Pick up the passage below on ethnic communities in London and carry it on past its final sentence.

Passage shown:
** begin **

There are records that show black people, predominantly from Jamaica, living in London during the 17th and 18th centuries; but it was not until the arrival of the , on 22 June 1948, that significant numbers of Caribbeans, in particular Jamaicans, arrived in the capital. This has since become an important landmark in the history of modern multicultural Britain. During the post World War II era, the presence of the Caribbean Community was requested to help reconstruct the British economy. Employers such as British Rail, the NHS and London transport recruited almost exclusively from Jamaica. Some 250,000 Londoners are of Jamaican origin. Brixton and Harlesden are considered the community's cultural capitals.

Japanese

Junko Sakai, author of Japanese Bankers in the City of London: Language, Culture and Identity in the Japanese Diaspora, stated that there is no particular location for the Japanese community in London, but that the families of Japanese "company men" have a tendency of living in North London and West London. Japanese restaurants and shops are located around these groups of Japanese people.

Jews

While Jews normally refer to followers of Judaism, they legally also count as an ethnicity and are considered so by some members. London has the second largest Jewish community in Europe after Paris, numbering some 160,000, particularly in North London. Districts with a high concentration include Finchley, Mill Hill, Edgware, Stanmore, Golders Green, Hendon, Hampstead Garden Suburb, Highgate, and further east the Hasidic-strong exclave in Stamford Hill & South Tottenham.

Koreans

As of 2014 there were about 10,000 ethnic Koreans in New Malden proper, and as of the same year the Korean population in the area around New Malden is around 20,000, including about 600 originating from North Korea, giving it the largest group of North Koreans in Europe. Many of the Koreans living in New Malden work for Korean companies, and they are either permanently settled and formerly expatriate, or they are still expatriates. In 2015 Paul Fischer of The Independent wrote that the North Koreans were insular, and that there were tensions between the South Korean majority and the North Koreans in New Malden.

** end **

Dataset extract:
** begin **

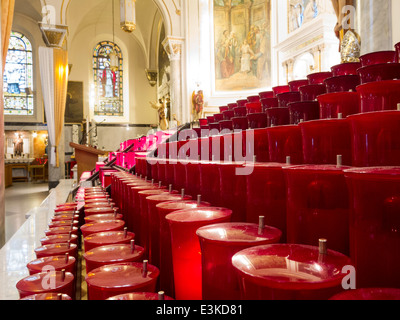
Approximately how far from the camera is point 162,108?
572 inches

** end **

Result below:
The New Malden area has Korean-language churches and nursery schools as well as restaurants and shops with Korean clientele. The area has Korean supermarkets, about 20 Korean restaurants and cafes, including those serving bulgogi. It also has a noraebang (Karaoke bar). The Korean language is visible on several shop signs. The original Embassy of South Korea to the United Kingdom is in Malden.

Some factors cited in The Telegraph as reasons why the Korean community formed in New Malden included a 1950s joint venture partnership between a chaebol and Racal Avionics (formerly Dacca), Lord Chancellor's Walk in Coombe Lane West previously serving as the residence of the Ambassador of South Korea to the United Kingdom, and Samsung Electronics having its UK offices in New Malden until they moved to their current location in Chertsey, Surrey in 2005. Many Koreans settled in New Malden in the 1970s due to the ambassador's location.

There is a newspaper published in New Malden, Free NK, which is opposed to the government of North Korea.

Lithuanians

The Lithuanian community in London goes back to at least the early 20th century. Most of the community came in a wave of Eastern European immigration in the 2000s, after Lithuania joined the European Union.

Most of London's Lithuanians live in the boroughs of Barking and Dagenham, Newham, Redbridge and Waltham Forest, with smaller numbers elsewhere. The main Lithuanian-speaking Roman Catholic church, St Casimir's, however, lies in Bethnal Green.

Nigerians

London (in particular the southern boroughs) is home to the largest Nigerian community in the UK, and possibly the largest overseas Nigerian community in the world. The first recorded Nigerian in London was Olaudah Equiano who came to Britain after escaping from slavery over 200 years ago, becoming a member of the abolitionist Sons of Africa group.

In the mid-20th century a wave of Nigerian immigrants came to London.  Civil and political unrest in the country contributed to numerous refugees arriving in England. The vast majority of famous and notable British people of Nigerian origin were either born in or now live in London.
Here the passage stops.